Один раз – случайность, два – совпадение, а вот три – уже закономерность. Для вражеских начальников хватило второго попадания, чтобы решить для себя – такие случайности не повторяются просто так. Хивинец развернул коня и галопом отступил куда-то за свое войско, оставшийся англичанин остался один на холме, но тоже не стал задерживаться, упрыгал вниз на своих двоих. Мартын обиженно крякнул, когда Бондарь, не стесняясь в выражениях, озвучил сей факт.

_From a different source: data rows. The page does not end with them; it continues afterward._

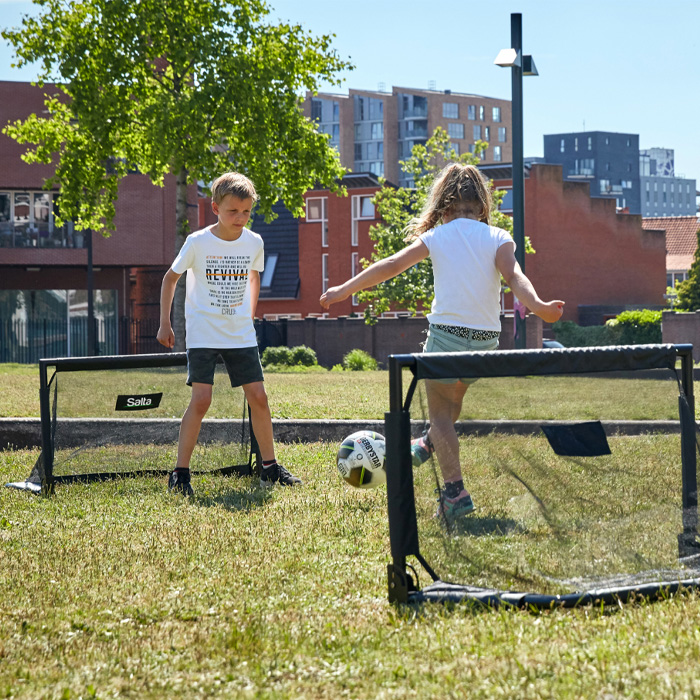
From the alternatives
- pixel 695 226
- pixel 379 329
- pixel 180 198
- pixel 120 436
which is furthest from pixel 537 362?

– Глаза меня порой уже подводят, – сказал Ланжерон, – но, кажется, ты застрелил двух старших.
– Именно так, Ваше Высокопревосходительство, – ответил Мартын, не решаясь почему-то встать, от чего как-то даже вытянулся во фрунт лежа. – Третий совсем молодой, поэтому оставил его последним. Но сбежал-с.
Узбеки, лишенные в данный момент какого-либо руководства, стремления атаковать не выказывали. Еще больше это желание в них преуменьшало количество убитых сородичей, первый из которых не смог приблизиться к валу ближе, чем на сто шагов. Трупы, раненые – ужасная картина, радующая глаз. А вот наше войско не потеряло ни единого человека.
Пока солдаты отдыхали после скоротечного боя, офицеры делились своими впечатлениями. Основные споры велись вокруг новых ружей. Все признали исключительную эффективность скорострельного оружия, однако не сложилось единого мнения о целесообразности его. Противников смущал расход припасов, ведь их не бесконечное число. Опять этот дурацкий вопрос о том, что дешевле: рекрут или порох. Черту под разговорами провел сам Ланжерон, указавший десницей в белой перчатке на предполье:
– Вот там лежат две сотни басурман, а наша бригада цела и невредима. В этом суть войны, господа офицеры. Чтобы врагов осталось, как можно меньше, а ваших солдат – как можно больше. Набрать мужиков из деревень – дело не хитрое, только представлять они собой будут толпу сродни вот этим хивинцам.
– А Александр Васильевич говорил, что пуля – дура, а штык – молодец! – позволил себе не согласиться с генералом майор Гончаров.